Involvement of the MAPK and RhoA/ROCK pathways in PGE2-mediated CCR7-dependent monocyte migration

Prostaglandin E2 (PGE2) induces the expression of C–C chemokine receptor type 7 (CCR7) on human monocytes, thereby enabling their subsequent migration in response to CCL19 and CCL21, the natural ligands for CCR7. To date, important mediators of PGE2-mediated monocyte migration remain unknown. In this study, we explored the role of mitogen-activated protein kinases and the RhoA/Rho-associated protein kinase (ROCK) pathway in CCR7-dependent monocyte migration in the presence of PGE2. Our results indicate that CCL19 binding to CCR7 promotes the activation of p38, extracellular signal-regulated kinase 1/2, and c-Jun N-terminal kinase and leads to monocyte migration.
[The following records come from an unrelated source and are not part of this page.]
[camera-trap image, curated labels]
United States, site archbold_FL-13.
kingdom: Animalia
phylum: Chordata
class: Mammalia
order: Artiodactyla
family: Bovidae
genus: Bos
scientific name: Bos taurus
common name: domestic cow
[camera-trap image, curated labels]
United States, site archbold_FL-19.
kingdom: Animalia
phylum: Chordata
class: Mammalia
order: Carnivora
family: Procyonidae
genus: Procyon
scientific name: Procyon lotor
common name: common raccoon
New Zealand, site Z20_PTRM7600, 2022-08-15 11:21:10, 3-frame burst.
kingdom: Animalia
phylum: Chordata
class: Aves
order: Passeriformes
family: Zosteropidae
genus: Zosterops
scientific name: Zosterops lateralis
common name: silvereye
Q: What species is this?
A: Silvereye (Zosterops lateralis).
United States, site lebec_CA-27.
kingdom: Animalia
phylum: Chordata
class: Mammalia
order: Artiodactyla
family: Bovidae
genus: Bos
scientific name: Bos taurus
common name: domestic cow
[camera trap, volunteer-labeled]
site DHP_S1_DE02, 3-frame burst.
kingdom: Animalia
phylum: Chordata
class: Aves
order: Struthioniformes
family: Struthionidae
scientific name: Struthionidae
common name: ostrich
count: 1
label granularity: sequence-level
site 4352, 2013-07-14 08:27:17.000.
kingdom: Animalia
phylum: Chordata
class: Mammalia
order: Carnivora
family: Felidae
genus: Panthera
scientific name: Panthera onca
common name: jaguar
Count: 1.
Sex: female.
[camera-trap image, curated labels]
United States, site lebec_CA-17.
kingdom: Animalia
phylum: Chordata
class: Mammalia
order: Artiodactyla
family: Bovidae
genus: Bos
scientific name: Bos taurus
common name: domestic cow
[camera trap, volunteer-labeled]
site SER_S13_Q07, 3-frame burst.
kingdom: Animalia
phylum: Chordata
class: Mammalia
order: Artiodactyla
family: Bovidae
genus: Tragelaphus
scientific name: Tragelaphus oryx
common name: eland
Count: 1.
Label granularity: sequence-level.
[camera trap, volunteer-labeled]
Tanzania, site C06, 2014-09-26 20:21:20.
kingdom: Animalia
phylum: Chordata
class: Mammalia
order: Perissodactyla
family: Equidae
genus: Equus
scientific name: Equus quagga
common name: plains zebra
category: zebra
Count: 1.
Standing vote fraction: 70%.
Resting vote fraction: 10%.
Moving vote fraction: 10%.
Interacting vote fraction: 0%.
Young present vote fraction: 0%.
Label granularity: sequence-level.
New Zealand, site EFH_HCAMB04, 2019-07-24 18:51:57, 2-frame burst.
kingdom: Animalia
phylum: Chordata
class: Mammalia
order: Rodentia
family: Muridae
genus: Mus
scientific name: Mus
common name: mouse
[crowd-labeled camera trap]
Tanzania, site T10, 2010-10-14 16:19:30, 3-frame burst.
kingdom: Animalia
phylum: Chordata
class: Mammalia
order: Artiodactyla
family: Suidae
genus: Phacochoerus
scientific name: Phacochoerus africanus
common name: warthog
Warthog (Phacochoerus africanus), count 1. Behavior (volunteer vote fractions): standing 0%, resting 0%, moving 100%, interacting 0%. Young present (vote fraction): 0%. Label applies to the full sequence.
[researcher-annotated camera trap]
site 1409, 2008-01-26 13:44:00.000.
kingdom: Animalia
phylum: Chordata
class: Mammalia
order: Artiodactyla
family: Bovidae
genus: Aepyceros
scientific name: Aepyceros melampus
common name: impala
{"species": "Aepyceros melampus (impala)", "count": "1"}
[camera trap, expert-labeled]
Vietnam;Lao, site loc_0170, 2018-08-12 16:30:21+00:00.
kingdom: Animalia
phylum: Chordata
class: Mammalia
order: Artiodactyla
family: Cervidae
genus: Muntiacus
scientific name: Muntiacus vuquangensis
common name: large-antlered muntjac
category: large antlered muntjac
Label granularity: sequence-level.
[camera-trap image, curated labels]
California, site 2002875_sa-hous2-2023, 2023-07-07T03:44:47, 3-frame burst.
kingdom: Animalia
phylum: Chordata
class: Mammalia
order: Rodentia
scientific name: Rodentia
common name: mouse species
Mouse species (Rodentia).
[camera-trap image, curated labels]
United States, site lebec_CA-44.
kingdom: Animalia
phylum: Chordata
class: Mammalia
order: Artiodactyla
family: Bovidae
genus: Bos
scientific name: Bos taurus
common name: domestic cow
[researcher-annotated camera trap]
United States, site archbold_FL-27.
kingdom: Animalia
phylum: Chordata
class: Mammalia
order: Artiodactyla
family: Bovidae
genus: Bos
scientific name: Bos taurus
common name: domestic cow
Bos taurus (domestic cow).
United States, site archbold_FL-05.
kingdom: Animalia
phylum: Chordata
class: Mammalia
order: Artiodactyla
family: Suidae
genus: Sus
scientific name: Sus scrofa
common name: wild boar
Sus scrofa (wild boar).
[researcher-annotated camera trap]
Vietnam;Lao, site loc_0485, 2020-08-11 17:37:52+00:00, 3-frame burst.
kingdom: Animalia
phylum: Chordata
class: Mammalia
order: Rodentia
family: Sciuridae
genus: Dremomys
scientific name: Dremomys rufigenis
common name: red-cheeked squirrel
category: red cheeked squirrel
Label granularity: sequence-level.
Moreover, the RhoA/ROCK pathway was essential for PGE2-mediated CCR7-dependent monocyte migration.

► In monocytes, CCL19 causes potent phosphorylation of p38, ERK1/2, and JNK.
► MAPK phosphorylation affects monocyte migration.
► PGE2 is an important activator of RhoA in monocytes.
► ROCK activity is essential for PGE2-mediated migration in response to CCL19.